- **ACTIONS TO TAKE**:
- A) In the article about Elaine Tassara, what is the name of the website that Tassara started herself?
- B) Continue the article about Elaine Tassara from its last paragraph.

- **SELECTED TEXT**:
⟨
Additionally, Tassara said she found some comfort on the Internet where she discovered a website called “Circle of Memories” where others who have lost children can talk to each other. Even Tassara has started her own website called “Smiling Angels,” a reference to her daughter Michelle.

“Michelle was always my angel, and now I can get some comfort thinking of her in heaven as an angel,” she noted, with computer generated pictures of Michelle in her office having angel wings. “Part of the way I deal with my grief is to help people make web sites as memorials to their children. I’ve got one for Michelle at myangelmichelle.com.”

But make no mistake about it, even as Tassara comes across as one of the friendliest faces you encounter when going to her office with the St. John Parish Public Works department, she says that every day is a challenge.

“I have to drag myself out of bed every day. You realize you can’t crawl in bed and die, even if it is what you want to do,” she said. “And it affects everything around you – your marriage, your relationship with friends – everything. But that’s why I want people to know that they shouldn’t be afraid to talk to people about it. We want to be able to talk, but I know a lot of people are uncomfortable with the topic. But believe me, we have to talk and not keep it all bottled up inside.”

Michelle Tassara was the second child that Elaine and Michael Tassara had. They also have Michael Jr. who is now 24, Mellissa who is 19 and Matthew who is 14.
⟩
- **STUDY MATERIAL**:
⟨
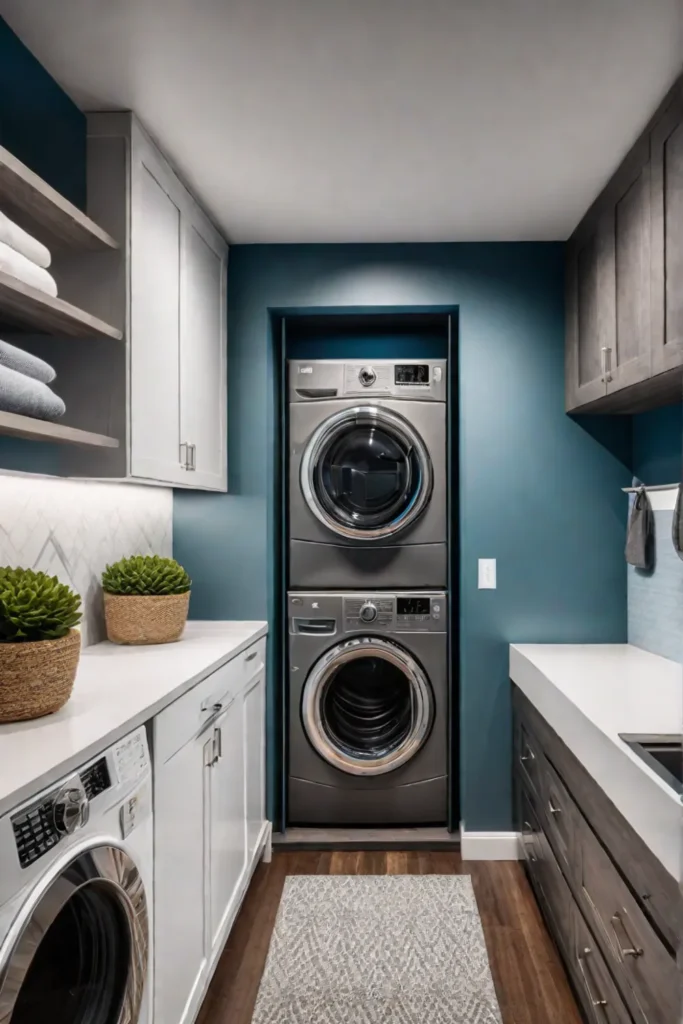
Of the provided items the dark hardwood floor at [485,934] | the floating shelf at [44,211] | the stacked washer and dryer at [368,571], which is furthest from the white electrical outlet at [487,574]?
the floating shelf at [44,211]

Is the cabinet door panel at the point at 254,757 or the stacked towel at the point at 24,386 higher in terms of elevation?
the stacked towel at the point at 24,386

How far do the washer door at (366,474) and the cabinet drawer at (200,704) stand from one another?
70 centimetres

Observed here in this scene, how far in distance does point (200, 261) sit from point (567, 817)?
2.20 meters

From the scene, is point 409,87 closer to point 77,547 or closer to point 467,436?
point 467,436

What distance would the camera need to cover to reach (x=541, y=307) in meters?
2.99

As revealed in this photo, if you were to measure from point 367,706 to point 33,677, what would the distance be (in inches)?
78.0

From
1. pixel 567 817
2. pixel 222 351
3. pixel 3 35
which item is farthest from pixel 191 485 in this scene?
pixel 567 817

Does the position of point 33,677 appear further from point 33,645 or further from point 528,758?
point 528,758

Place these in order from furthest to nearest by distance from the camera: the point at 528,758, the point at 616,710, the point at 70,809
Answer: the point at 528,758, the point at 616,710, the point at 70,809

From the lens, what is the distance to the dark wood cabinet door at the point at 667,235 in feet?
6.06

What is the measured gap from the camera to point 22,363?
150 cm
⟩
- **TASK RESULTS**:
- A) "Smiling Angels"

- B)
“Michelle was always my happy child, always laughing,” she recalled. “And that’s what I miss so much now.”

Elaine and Michael were Christians who raised their first two children in a manner she calls “strict.” But when Elaine’s mother died of cancer when Michelle was 12, things began to change.

“Michelle was so close with my mother,” Tassara said. “She always wanted to be a nurse and when Mom got cancer, Michelle stayed with her night and day. When my mother died, Michelle was just very angry about it. She couldn’t handle it and she started sneaking around, and then running around with some bad friends. She always was a follower.”

On Friday night, Nov. 19, she came into her mothers room and lay down on the bed.

“She hugged me and told me how much she loved me. She told me that she just couldn’t go on if anything happened to me. I believe it was the way God was letting her tell me goodbye,” Tassara said.

She left with a friend that night and it was the last time her mother would see her alive.

“We got a call at 10 o’clock saying she had been in an accident on Airline in Reserve. Apparently she turned the car over trying to make a turn onto Airline and she didn’t have her seat belt on,” she said.

The loss of her daughter was so devastating that Tassara said her husband had trouble working for two years, their marriage suffered, and they were unable to parent their other two children to the best of their ability.

“We were pretty strict with Michael and Michelle, but after Michelle died, we were in la-la land for so long, we just couldn’t do much,” she explained.

That’s where the Internet provided some help for her. But nothing has helped as much as the recent birth of Gabrielle Michelle, her first grandchild.

“I thought my joy could never come back, but this little baby has changed that,” she said. “She has Michelle’s traits and I just think Michelle is there in her.”

Besides wanting to encourage others to reach out to individuals who have lost a child, Tassara also said that the life her daughter lived was one that she hopes will be an example to others.

“Michelle was put on this earth to be a giving person,” she said. “She would do anything to help someone, and I really think that is what we all need to try and do with our lives. We need to be giving in all ways. That’s what I try to remember about her.”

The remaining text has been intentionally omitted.